=== Reading passage ===
The last time I experienced mushroom madness on this infuriatingly dejected level was this past Sunday after I made the decision to give my kids a brush with mushroom magic by making them a Moosewood classic, Moosewood being a famous vegetarian restaurant and prolific cookbook publisher in Ithaca, NY . I transferred to Ithaca College my junior year because I outgrew tripping on mushrooms and feeling up trees in my spare time for the time being. Still, I hate to be married to any script, unless I wrote it of course, but even then, I like to mix things up, and make things less dronishly, climax free predictable. So I decided to dice up the cleaned, stuffed Portobello’s, brushed with a mix of sesame and Tamari Sauce which is a thicker yet slightly watered-down soy sauce, think Jon Cho from Harold and Kumar Got To White Castle. Those same stuffed mini-UFO size Portobello mushrooms were also filled with a combo of high-end peanut butter called Smooth Operator, an old school peanut butter shop in the West Village, ginger, diced up red peppers and shredded, dehydrated firm soy. Although the funky fresh Umami twist. was mixing these bomb supreme, magically flavorful fungi with some buckwheat Soba noodles, which all 3 of my kids slurped up with instant glee, instantly. Me taking 2 plus hours to make the entire dish, helped my kids readiness factor to attack the dish to, as we listened to Too Fast For Love on Vinyl from Motley Crue from start to finish, before mama got home from work later that evening after working in Lactation playing the role of unofficial boob doctor whisperer consultant all day long.

=== Tasks to perform ===
A. Decide whether each statement agrees with the passage about cooking stuffed Portobello mushrooms. Answer yes or no for each, quoting the words from the passage that decide it.
(i) The writer transferred to Ithaca College in the junior year.
(ii) The whole dish took less than an hour to prepare.
(iii) The mushrooms were served with rice noodles.
B. Write the next part of the passage about cooking stuffed Portobello mushrooms, picking up after its final sentence.

=== Material provided ===
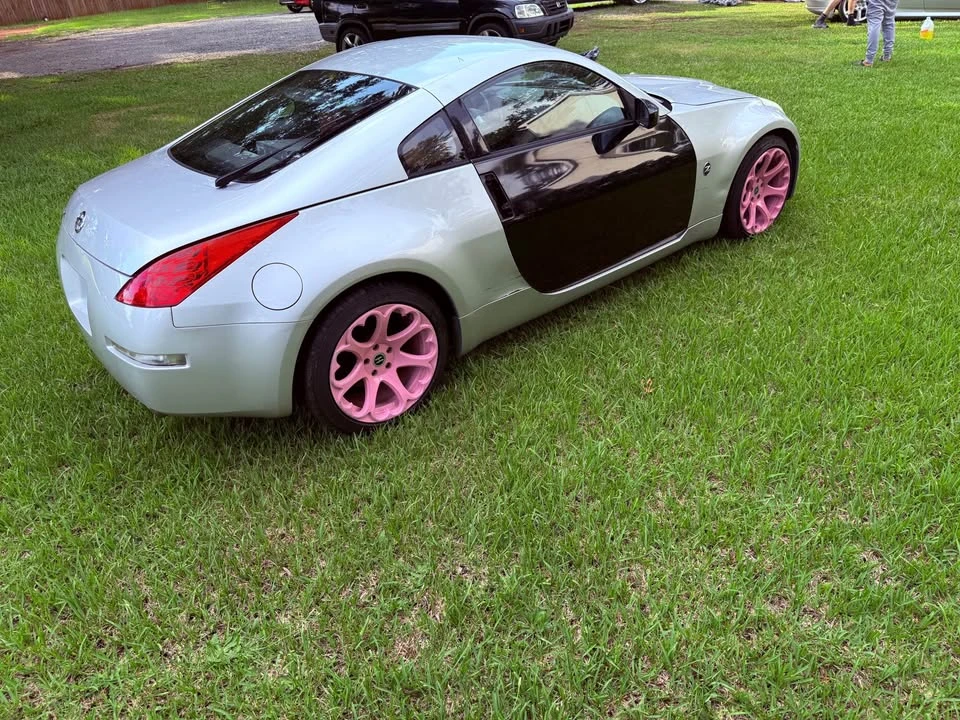 2007 Nissan 350Z 5th Gen - Image 4 of 6
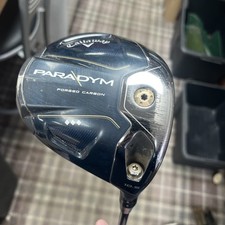 Callaway Paradym Triple Diamond 10.5 Degree Regular Good Condition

=== Answers for this exercise ===
A.
(i) Yes: "I transferred to Ithaca College my junior year"
(ii) No: "Me taking 2 plus hours to make the entire dish"
(iii) No: "buckwheat Soba noodles"

B.
Along the way, I tapped into my age of innocence with renewed fervor and played an inspired air guitar version of Too Fast For Love with our broom stick, hailing Motley Crue’s guitar slayer, Mick Mars as the Freddy Kruger of Shredding. Who I need to write an article about one day in the hopes of selling it to fucking Pitchfork, Guitar World, or just posting another non billable blog post such as Shredding Hackneyed Hair Metal Cliches, anything but bearing the brutal thought of not letting the world know more about the most underrated metal guitar shredder of all time. Too Fast For Love, Motley Crue’s debut album, which they recorded in 2 weeks straight max, is by far the their most melodic ferocious, heart thumping, power punk pop record, ever put on wax by the 4 Hair Metal horseman. Too Fast For Love is the Hair Metal version of Exile on Main Street by the Stones, when Mick Mars, the oldest band member of his crew, made the guitar sound like a fucking buzz saw, shredding those strings to shreds as if the child support payments from his 1st marriage in his late twenties depended on it. Now, I’m not comparing my leisurely recreation of some Sunday slow mushroom magic to Mick Mar’s playing with his back against the wall on Motley Crue’s Too Fast For Love, although paying child support felt like the incoming imminent reality later that evening, after I flip out on my wife for pointing out how the food was great, but “The kitchen needs cleaning.” Words of wisdom ladies, when your husband bangs out another all-star dinner after looking after the kids all weekend, with no virtual grandparents in sight, resist the urge to minimize the specialness of the meal by treating him like like the neutered fucking help.  Next time my wife wants to get intimate on E pills for old time sake,  I’ll say, “But you haven’t gotten me that promised boob job 3 kids later yet. I think I’ll just feel up our tree in the garden instead. You’re not the only stump humper in this relationship, you know.”